==== Material shown

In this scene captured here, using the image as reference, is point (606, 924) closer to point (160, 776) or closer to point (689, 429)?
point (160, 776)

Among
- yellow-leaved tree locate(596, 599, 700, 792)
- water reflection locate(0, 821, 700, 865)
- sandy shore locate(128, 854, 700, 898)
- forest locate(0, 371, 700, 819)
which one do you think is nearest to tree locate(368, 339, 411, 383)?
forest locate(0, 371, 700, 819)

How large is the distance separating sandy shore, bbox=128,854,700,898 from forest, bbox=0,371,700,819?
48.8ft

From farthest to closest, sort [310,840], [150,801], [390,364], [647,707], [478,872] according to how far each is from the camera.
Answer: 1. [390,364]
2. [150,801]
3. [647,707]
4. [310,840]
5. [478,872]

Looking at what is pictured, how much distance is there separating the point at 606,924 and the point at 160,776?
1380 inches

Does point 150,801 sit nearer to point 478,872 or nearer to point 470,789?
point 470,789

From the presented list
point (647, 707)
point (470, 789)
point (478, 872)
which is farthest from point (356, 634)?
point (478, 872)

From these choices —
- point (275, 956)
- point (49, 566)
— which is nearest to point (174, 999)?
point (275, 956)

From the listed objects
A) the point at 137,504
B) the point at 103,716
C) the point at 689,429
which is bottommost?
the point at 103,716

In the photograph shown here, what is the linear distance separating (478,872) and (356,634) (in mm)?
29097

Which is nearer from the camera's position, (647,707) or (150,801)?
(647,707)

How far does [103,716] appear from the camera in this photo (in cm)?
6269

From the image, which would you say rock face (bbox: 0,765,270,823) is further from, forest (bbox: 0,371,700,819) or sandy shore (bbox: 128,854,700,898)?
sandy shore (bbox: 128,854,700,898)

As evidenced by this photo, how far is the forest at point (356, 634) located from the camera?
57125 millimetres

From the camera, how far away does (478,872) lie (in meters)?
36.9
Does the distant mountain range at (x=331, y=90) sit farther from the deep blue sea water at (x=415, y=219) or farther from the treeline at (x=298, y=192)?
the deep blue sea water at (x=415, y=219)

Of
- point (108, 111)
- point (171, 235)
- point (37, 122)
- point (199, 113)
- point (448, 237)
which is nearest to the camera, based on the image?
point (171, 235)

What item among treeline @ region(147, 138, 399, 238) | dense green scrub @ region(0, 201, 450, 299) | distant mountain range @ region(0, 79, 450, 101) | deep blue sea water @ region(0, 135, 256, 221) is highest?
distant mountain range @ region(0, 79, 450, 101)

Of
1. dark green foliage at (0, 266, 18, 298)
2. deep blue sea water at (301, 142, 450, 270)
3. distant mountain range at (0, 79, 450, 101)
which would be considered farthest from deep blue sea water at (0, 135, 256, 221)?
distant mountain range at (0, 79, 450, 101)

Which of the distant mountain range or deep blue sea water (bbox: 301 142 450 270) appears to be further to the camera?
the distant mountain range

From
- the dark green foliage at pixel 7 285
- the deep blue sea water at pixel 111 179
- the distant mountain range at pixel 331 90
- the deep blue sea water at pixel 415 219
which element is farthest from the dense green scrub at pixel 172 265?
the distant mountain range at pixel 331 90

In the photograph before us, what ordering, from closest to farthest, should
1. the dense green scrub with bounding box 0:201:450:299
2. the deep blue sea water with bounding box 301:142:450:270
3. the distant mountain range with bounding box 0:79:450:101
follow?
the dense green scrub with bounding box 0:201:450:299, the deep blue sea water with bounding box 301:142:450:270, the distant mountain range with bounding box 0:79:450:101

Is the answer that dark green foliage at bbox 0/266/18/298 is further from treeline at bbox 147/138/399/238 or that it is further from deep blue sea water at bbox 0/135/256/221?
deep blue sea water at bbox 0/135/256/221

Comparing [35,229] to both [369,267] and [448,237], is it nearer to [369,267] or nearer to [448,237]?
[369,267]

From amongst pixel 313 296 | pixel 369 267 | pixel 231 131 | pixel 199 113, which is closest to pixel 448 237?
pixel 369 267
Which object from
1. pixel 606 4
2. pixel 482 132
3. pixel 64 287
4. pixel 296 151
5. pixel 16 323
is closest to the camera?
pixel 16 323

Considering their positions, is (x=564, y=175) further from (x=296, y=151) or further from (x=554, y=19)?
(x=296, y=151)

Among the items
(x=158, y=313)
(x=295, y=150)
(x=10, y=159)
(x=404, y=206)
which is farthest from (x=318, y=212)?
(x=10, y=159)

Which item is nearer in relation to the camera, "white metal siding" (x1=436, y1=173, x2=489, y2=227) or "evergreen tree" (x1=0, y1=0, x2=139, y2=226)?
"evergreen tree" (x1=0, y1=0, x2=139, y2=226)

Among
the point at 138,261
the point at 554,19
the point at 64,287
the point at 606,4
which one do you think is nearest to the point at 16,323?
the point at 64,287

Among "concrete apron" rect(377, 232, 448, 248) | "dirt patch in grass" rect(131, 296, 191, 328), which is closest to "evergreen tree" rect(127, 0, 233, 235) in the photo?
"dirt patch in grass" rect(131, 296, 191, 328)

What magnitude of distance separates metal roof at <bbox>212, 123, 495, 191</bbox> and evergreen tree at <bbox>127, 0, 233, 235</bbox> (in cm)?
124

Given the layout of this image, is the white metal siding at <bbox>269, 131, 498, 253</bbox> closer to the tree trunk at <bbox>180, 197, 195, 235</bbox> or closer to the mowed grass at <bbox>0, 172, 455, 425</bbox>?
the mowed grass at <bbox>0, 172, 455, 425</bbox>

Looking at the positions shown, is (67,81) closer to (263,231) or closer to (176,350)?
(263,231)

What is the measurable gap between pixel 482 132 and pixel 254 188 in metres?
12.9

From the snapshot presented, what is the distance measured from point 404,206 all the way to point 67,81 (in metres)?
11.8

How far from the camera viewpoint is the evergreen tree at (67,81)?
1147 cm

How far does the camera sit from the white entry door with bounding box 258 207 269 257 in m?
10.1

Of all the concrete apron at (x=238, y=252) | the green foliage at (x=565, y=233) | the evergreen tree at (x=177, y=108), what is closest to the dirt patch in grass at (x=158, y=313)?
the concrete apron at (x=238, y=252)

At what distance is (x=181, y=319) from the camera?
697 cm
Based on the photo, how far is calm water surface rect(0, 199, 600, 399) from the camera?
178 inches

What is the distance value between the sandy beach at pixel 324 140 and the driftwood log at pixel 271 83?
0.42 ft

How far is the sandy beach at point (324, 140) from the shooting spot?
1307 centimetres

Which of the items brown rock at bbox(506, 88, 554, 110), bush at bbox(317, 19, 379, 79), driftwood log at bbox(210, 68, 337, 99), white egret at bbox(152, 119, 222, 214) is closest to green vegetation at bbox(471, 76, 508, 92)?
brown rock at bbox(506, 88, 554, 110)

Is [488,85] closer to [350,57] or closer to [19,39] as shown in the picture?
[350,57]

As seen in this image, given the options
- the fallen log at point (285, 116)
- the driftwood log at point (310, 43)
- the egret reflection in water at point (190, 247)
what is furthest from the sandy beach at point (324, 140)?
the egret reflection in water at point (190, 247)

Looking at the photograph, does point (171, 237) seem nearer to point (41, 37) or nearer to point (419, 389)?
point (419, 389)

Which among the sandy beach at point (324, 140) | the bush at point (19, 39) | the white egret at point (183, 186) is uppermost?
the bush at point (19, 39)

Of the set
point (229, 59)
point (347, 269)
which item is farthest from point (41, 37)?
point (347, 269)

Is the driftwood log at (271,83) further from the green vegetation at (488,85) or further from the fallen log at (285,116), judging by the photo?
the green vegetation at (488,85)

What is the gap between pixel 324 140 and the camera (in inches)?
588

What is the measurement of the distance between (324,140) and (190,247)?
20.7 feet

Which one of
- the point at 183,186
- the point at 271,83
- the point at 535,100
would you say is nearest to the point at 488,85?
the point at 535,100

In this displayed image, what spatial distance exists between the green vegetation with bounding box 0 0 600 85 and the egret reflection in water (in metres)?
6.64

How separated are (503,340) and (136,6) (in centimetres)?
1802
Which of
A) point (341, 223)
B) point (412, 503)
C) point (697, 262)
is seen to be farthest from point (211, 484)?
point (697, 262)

========

Your answer should consist only of the lines from the one with "Looking at the photograph, does" through the end of the data above, reproduced exactly.

Looking at the photograph, does point (171, 237) seem nearer to point (41, 37) or nearer to point (419, 389)?
point (419, 389)

Which among the sandy beach at point (324, 140) | the bush at point (19, 39) | the white egret at point (183, 186) is uppermost?
the bush at point (19, 39)

Of the set
point (229, 59)
point (347, 269)
which item is farthest from point (41, 37)?
point (347, 269)

Is the driftwood log at (271,83) further from the green vegetation at (488,85) or further from the fallen log at (285,116), judging by the photo?
the green vegetation at (488,85)

What is the gap between pixel 324 140 and the camera (in inches)?
588

What is the measurement of the distance between (324,140) and (190,247)?
20.7 feet

Which one of
- the point at 183,186
- the point at 271,83
- the point at 535,100
would you say is nearest to the point at 488,85?
the point at 535,100

In this displayed image, what spatial distance exists between the green vegetation with bounding box 0 0 600 85 and the egret reflection in water (in metres)?
6.64

How separated are (503,340) and (136,6) (in centimetres)?
1802
Which of
A) point (341, 223)
B) point (412, 503)
C) point (697, 262)
is seen to be farthest from point (211, 484)?
point (697, 262)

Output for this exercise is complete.